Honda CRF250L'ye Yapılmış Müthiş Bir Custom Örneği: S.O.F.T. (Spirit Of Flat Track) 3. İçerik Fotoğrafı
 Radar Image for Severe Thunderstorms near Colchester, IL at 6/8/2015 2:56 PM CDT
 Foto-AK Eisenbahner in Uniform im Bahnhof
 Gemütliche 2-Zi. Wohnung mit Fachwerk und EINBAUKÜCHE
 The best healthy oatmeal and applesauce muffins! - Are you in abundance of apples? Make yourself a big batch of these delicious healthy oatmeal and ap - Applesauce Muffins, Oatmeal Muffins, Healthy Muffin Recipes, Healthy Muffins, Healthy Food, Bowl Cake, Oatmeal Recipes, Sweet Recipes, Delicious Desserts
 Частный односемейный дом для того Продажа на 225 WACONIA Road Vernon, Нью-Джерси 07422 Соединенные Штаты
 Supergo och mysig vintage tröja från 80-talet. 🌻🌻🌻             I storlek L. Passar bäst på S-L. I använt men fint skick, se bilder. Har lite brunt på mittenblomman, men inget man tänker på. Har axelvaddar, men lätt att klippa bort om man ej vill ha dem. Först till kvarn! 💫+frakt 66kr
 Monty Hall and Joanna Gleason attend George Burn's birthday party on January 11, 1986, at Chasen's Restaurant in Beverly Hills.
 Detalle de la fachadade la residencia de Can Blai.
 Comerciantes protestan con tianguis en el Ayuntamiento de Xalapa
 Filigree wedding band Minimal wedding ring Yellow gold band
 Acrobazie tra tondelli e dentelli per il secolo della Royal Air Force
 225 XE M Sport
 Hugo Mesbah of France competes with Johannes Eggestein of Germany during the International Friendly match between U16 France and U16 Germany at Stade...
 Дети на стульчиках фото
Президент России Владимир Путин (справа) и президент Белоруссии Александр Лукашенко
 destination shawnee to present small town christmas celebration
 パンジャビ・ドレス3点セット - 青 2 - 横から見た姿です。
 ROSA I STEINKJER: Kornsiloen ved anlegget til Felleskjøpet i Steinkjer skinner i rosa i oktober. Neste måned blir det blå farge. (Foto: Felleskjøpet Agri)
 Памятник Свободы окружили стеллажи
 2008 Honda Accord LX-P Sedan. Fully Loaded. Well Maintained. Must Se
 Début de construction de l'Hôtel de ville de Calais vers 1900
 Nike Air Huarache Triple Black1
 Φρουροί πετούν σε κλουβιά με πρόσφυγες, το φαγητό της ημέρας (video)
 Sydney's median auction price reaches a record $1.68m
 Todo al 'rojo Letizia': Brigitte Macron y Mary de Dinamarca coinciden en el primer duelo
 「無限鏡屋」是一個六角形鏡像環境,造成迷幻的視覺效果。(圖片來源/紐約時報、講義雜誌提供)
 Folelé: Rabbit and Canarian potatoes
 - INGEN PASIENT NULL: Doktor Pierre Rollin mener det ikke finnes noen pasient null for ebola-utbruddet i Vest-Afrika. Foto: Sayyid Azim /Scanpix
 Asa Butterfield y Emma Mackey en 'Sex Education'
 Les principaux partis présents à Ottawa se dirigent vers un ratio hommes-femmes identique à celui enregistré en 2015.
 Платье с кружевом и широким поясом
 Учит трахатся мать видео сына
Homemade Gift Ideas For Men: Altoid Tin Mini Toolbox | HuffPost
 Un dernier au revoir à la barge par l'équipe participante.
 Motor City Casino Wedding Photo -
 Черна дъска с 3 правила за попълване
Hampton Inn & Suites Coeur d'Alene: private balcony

To do:
Reproduce the whole listing above, word for word.

Output below:
Honda CRF250L'ye Yapılmış Müthiş Bir Custom Örneği: S.O.F.T. (Spirit Of Flat Track) 3. İçerik Fotoğrafı
 Radar Image for Severe Thunderstorms near Colchester, IL at 6/8/2015 2:56 PM CDT
 Foto-AK Eisenbahner in Uniform im Bahnhof
 Gemütliche 2-Zi. Wohnung mit Fachwerk und EINBAUKÜCHE
 The best healthy oatmeal and applesauce muffins! - Are you in abundance of apples? Make yourself a big batch of these delicious healthy oatmeal and ap - Applesauce Muffins, Oatmeal Muffins, Healthy Muffin Recipes, Healthy Muffins, Healthy Food, Bowl Cake, Oatmeal Recipes, Sweet Recipes, Delicious Desserts
 Частный односемейный дом для того Продажа на 225 WACONIA Road Vernon, Нью-Джерси 07422 Соединенные Штаты
 Supergo och mysig vintage tröja från 80-talet. 🌻🌻🌻             I storlek L. Passar bäst på S-L. I använt men fint skick, se bilder. Har lite brunt på mittenblomman, men inget man tänker på. Har axelvaddar, men lätt att klippa bort om man ej vill ha dem. Först till kvarn! 💫+frakt 66kr
 Monty Hall and Joanna Gleason attend George Burn's birthday party on January 11, 1986, at Chasen's Restaurant in Beverly Hills.
 Detalle de la fachadade la residencia de Can Blai.
 Comerciantes protestan con tianguis en el Ayuntamiento de Xalapa
 Filigree wedding band Minimal wedding ring Yellow gold band
 Acrobazie tra tondelli e dentelli per il secolo della Royal Air Force
 225 XE M Sport
 Hugo Mesbah of France competes with Johannes Eggestein of Germany during the International Friendly match between U16 France and U16 Germany at Stade...
 Дети на стульчиках фото
Президент России Владимир Путин (справа) и президент Белоруссии Александр Лукашенко
 destination shawnee to present small town christmas celebration
 パンジャビ・ドレス3点セット - 青 2 - 横から見た姿です。
 ROSA I STEINKJER: Kornsiloen ved anlegget til Felleskjøpet i Steinkjer skinner i rosa i oktober. Neste måned blir det blå farge. (Foto: Felleskjøpet Agri)
 Памятник Свободы окружили стеллажи
 2008 Honda Accord LX-P Sedan. Fully Loaded. Well Maintained. Must Se
 Début de construction de l'Hôtel de ville de Calais vers 1900
 Nike Air Huarache Triple Black1
 Φρουροί πετούν σε κλουβιά με πρόσφυγες, το φαγητό της ημέρας (video)
 Sydney's median auction price reaches a record $1.68m
 Todo al 'rojo Letizia': Brigitte Macron y Mary de Dinamarca coinciden en el primer duelo
 「無限鏡屋」是一個六角形鏡像環境,造成迷幻的視覺效果。(圖片來源/紐約時報、講義雜誌提供)
 Folelé: Rabbit and Canarian potatoes
 - INGEN PASIENT NULL: Doktor Pierre Rollin mener det ikke finnes noen pasient null for ebola-utbruddet i Vest-Afrika. Foto: Sayyid Azim /Scanpix
 Asa Butterfield y Emma Mackey en 'Sex Education'
 Les principaux partis présents à Ottawa se dirigent vers un ratio hommes-femmes identique à celui enregistré en 2015.
 Платье с кружевом и широким поясом
 Учит трахатся мать видео сына
Homemade Gift Ideas For Men: Altoid Tin Mini Toolbox | HuffPost
 Un dernier au revoir à la barge par l'équipe participante.
 Motor City Casino Wedding Photo -
 Черна дъска с 3 правила за попълване
Hampton Inn & Suites Coeur d'Alene: private balcony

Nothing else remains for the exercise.